Harry Adamson

Personal information
- Date of birth: 15 September 1912
- Place of birth: Scunthorpe or Grimsby, England
- Date of death: 1989 (aged 76–77)
- Height: 5 ft 10 in (1.78 m)
- Position(s): Centre forward

Senior career*
- Years: Team / Apps / (Gls)
- Upton Colliery
- 1933–1937: Bradford City / 29 / (19)
- 1937–1938: Aldershot / 4 / (1)
- 1938–1939: Sligo Rovers
- 1939–1939: Scunthorpe United

= Harry Adamson =

English footballer

Harry Adamson (15 September 1912 – 1989) was an English professional footballer who played at centre forward.

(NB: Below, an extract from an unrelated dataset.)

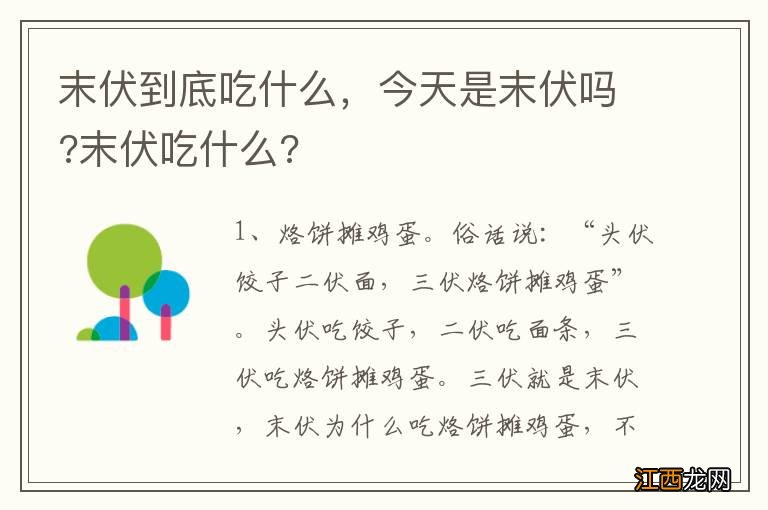 末伏到底吃什么，今天是末伏吗?末伏吃什么?

1、烙饼摊鸡蛋。俗话说：“头伏饺子二伏面，三伏烙饼摊鸡蛋”。头伏吃饺子，二伏吃面条，三伏吃烙饼摊鸡蛋。三伏就是末伏，末伏为什么吃烙饼摊鸡蛋，不

江西龙网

As a youngster Adamson had trials with clubs including Doncaster Rovers, Gainsborough Trinity and Scunthorpe United. Whilst he was playing for Upton Colliery he signed for Football League club Bradford City, in October 1933, and scored just five minutes into his Football League debut with the club. He played just 29 league games for the club in three years but scored 19 goals, including ten from only 12 games in 1934–35 to be the club's leading goal-scorer. He left for Aldershot in May 1937. In February 1939 Adamson was signed by his hometown club, Scunthorpe United, from Sligo in Ireland. Adamson had signed for Sligo at the start of the season but failed to settle in Ireland and chose to return home to Scunthorpe.